Of course, to deploy TBO on a meaningful basis globally (even if only in the busiest air corridors), “communications must be improved across a variety of boundaries,” Bernard said. “Aircraft to aircraft, aircraft to ground, ANSP (air navigation service provider) to airline, ANSP to ANSP across national borders — these boundaries and the limitations of today’s information exchange across them are the challenges TBO must solve.”

L3Harris is helping the FAA address some of these TBO challenges. The company’s assistance includes providing Data Communications (Data Comm) services to the FAA to modernize air-to-ground links between pilots and air traffic controllers; enhancing ground-to-ground information exchange between the FAA, airlines, and other stakeholders through the System Wide Information Management (SWIM) program; and assisting the FAA with ADS-B and related services as part of the Surveillance Broadcast System (SBS) program.

Still, there are several obstacles that have to be overcome to make TBO a reality. For instance, “While the concept is quite mature and some ANSPs have reached a point where they are ready to begin applying it, there are too many differences in perception about what it really is in other parts of the industry,” said Michael Bryan.

As for the technology to support a TBO rollout? Some of the necessary elements such as SWIM has already been deployed, Bryan noted, while “FF-ICE, the penultimate step for the ANSP-side of the problem, is being trialed, although perhaps too quietly. Other components that rely more on the airline side of TBO, such as PBN (Performance Based Navigation), have been around for years, but global uptake is still just over halfway there. Overcoming airline inertia is a hurdle for most global initiatives. The airline side simply takes too long to get things like this done.”
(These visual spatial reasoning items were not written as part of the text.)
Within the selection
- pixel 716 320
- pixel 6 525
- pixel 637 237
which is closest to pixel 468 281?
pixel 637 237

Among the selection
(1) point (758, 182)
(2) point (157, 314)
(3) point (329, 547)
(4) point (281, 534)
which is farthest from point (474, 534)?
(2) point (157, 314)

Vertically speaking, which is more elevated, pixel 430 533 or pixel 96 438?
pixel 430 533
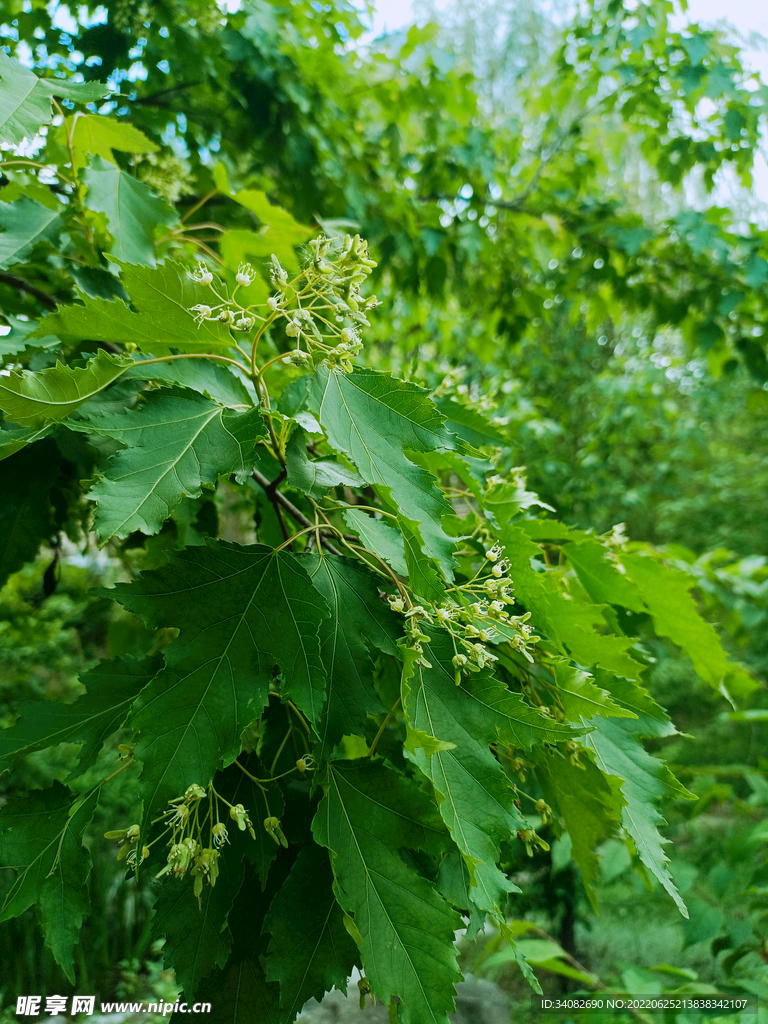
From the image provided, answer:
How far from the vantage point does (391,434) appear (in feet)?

A major obstacle to TBO deployment is a lack of financial commitment from airlines still dealing with COVID-19 losses. This gap between theory and practice is nothing new: “The supplier-side of the aviation industry is brilliant at coming up with innovative technological solutions,” said Bryan. “Unfortunately, most of it is developed in a vacuum with respect to the airlines’ business-driven requirements.”

Nations who have suffered economically due to the pandemic may also be hesitant to adopt TBO, opting to allocate scarce public funds to other more pressing (and publicly popular) projects. Some of them may also fear TBO’s geopolitical implications. Under such a trans-border scheme, “It will be entirely possible for more prominent, adjacent states to extend a high-level TBO-centric overlay above smaller states,” Bryan explained. “Some may not wish to yield ‘control’.”

This said, the biggest challenge to implementing TBO may be the fact that the initiative is being driven by ICAO and air traffic management, rather than IATA and airlines. Right now “IATA is confused about what TBO is, what it means to them and their members, and what they should be doing about it,” said Bryan. “Although no one in IATA appears to recognize it, airlines need IATA to build the industry-wide frameworks and implementation projects necessary to achieve TBO. This is because TBO is not a technology project for individual airlines to implement. It is a business program that will bring a paradigm shift to the way all airlines operate.”

An Unavoidable Necessity

Even with the drop caused by COVID-19, global air traffic is destined to keep growing with more kinds of aerial vehicles trying to share the same finite airspace.

This inescapable fact explains why the adoption and implementation of TBO is an unavoidable necessity for global aviation.

“Do we need TBO? Absolutely. There is no alternative,” said Hof. “Unless a Star Trek-like transporter is invented or a global hyperloop network is built, there is simply no other choice,” Bryan agreed.